I threw a full blown pity party and forget to send out the invites. I was Googling shit like "depression after weaning" and "mourning and grief after breastfeeding". I mention this now, not to mock my former self, but because when someone with a normally unshakable sense of purpose decides it's time to sit in a corner and eat worms, you know that person needs a warm hug and a stiff drink.
Well, former self, here's your Jameson and Ginger.
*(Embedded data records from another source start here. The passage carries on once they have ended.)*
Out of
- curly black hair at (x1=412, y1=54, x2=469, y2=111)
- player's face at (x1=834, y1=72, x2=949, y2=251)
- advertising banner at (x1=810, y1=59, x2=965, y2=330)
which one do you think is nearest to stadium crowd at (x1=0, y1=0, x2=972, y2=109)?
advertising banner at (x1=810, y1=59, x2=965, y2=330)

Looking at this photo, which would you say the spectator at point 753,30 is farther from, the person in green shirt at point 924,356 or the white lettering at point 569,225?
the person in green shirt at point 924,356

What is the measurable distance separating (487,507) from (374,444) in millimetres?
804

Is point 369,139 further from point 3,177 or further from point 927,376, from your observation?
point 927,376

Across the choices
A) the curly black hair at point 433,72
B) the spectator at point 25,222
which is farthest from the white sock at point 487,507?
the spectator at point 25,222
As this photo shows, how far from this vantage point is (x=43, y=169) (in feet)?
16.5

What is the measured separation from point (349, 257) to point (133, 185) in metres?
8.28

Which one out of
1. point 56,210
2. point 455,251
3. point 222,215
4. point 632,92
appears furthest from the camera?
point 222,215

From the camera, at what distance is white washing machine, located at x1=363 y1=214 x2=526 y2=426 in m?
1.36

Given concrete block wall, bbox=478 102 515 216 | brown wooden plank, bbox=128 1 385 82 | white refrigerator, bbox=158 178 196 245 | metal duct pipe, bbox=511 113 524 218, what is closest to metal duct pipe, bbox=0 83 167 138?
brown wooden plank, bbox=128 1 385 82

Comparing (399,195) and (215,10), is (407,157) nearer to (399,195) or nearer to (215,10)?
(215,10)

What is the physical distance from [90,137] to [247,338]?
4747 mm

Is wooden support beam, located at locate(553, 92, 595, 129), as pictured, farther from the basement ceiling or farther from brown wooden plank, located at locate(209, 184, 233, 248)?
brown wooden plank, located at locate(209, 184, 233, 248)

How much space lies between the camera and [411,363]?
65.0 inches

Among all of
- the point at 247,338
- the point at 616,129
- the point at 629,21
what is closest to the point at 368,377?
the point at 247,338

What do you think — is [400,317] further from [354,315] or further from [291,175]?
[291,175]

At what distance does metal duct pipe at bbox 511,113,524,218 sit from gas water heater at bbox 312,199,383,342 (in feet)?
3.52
And a hug.
But this is what I mean about breastfeeding being an emotional journey; when you have overcome a tough start, you reach a point where you feel like you can finally be proud of your body. I paid my dues to those tough newborn days, and I'm entitled: I've earned my stripes, I've proven my credentials, where's my damn Easy Street?!?
Of course looking back, it's no surprise that soon after the lows of that week came the excruciating lows of blocked milk ducts. If I had been in a slightly less emotional place, I would maybe have eased up on the pumping a little sooner, and saved myself several awkward conversations with colleagues about why there appeared to be foliage in my bra.
3. Normalised breastfeeding for my children
I'm gonna skip straight past the part where I have to explain that I've only just managed to convince Alfie that he won't be required to step up to this particular parenting challenge. Hey, we have a non traditional set-up over here, I'll forgive him the confusion.
The girls, on the other hand, have got their technique nailed, and are turning into nursing pros. And not just their babies either, oh no, these days they have progressed to dinosaurs, puppies, ninja turtles, or anyone who stubs a toe.
And this is where I start using words like "legacy", because now that I am the official owner of a grey hair, I like to think about the way in which these parenting choices of ours will manifest as the children grow.
I sometimes wonder whether any of them will have children of their own, and whether I will one day sit around our table watching Esme sneak a sip of tea while dodging her nursing toddler's foot, or pass Olive a piece of kitchen paper to wipe pasta sauce from her nursling's head.
If those things come to pass they will be a blessing.
If they don't, I'll be content to know that none of my children will ever be that old bulldog-wasp lady when they see a mother nursing in public. I'll be happy knowing I was that mother who fed her children as best she could; imperfectly, with a ton of help, but passionately, and with love.